Goal of the exercise
Count the lines in the data below that contain the string "forearm". Report only that number.
══════════════════════════════
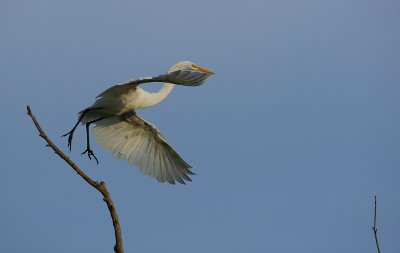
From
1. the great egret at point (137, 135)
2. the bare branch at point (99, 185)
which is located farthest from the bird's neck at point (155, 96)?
the bare branch at point (99, 185)

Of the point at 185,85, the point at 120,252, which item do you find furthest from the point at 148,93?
the point at 120,252

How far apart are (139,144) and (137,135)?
0.16 meters

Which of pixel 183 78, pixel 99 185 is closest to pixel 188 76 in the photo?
pixel 183 78

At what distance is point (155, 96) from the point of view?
335 inches

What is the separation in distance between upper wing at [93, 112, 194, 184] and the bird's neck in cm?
67

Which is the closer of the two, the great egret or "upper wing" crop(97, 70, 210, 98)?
"upper wing" crop(97, 70, 210, 98)

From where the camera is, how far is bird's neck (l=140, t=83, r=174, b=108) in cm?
835

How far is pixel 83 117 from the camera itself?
8.66 meters

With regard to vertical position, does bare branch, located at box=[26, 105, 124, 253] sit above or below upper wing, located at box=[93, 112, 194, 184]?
below

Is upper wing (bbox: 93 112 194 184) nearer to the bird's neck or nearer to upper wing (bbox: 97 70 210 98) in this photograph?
the bird's neck

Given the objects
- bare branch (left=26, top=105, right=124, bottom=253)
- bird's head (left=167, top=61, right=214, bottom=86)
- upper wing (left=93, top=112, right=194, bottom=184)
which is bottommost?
bare branch (left=26, top=105, right=124, bottom=253)

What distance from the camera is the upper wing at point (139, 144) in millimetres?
8969

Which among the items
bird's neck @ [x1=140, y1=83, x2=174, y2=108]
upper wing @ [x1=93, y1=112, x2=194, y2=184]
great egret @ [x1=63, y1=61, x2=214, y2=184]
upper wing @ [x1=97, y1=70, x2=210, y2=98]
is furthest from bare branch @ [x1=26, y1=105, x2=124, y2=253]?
upper wing @ [x1=93, y1=112, x2=194, y2=184]

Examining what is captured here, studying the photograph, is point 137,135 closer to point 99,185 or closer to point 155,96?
point 155,96
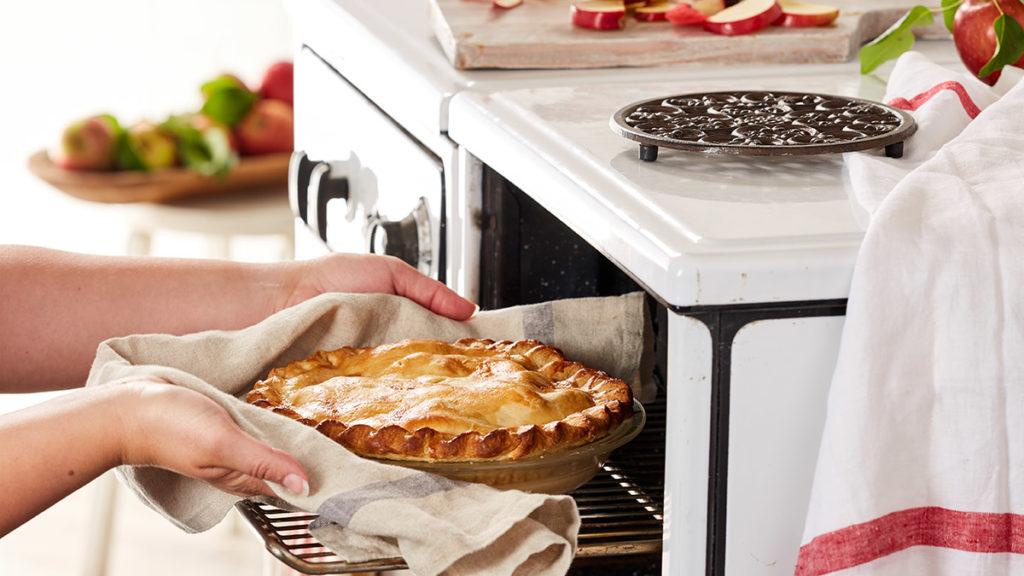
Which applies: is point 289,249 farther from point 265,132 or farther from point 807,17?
point 807,17

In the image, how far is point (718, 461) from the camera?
0.79 metres

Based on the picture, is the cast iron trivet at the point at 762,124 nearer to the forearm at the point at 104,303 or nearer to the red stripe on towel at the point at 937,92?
the red stripe on towel at the point at 937,92

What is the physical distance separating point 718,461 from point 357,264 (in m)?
0.42

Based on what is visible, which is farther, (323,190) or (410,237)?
(323,190)

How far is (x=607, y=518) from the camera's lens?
0.92 m

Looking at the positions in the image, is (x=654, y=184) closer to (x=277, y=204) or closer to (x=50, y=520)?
(x=277, y=204)

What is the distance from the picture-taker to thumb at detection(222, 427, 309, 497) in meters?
0.77

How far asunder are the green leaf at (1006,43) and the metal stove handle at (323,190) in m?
0.69

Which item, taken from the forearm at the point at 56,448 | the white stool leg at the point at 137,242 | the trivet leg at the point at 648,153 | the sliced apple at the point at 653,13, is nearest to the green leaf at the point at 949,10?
the sliced apple at the point at 653,13

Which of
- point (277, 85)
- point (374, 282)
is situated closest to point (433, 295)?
point (374, 282)

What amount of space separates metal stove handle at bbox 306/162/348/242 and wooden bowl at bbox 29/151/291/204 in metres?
0.84

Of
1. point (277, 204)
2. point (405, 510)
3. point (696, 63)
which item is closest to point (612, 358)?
point (405, 510)

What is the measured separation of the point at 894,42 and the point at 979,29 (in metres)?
0.10

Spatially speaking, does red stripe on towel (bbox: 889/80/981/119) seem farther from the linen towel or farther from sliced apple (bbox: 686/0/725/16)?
sliced apple (bbox: 686/0/725/16)
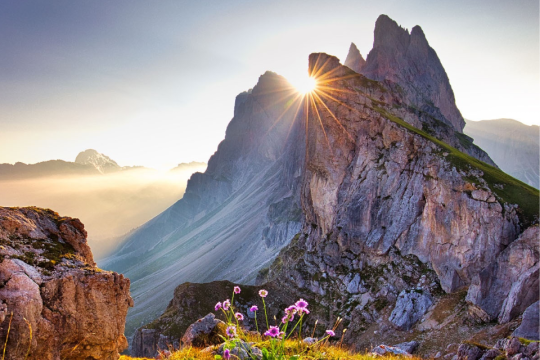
══════════════════════════════
Exercise output
2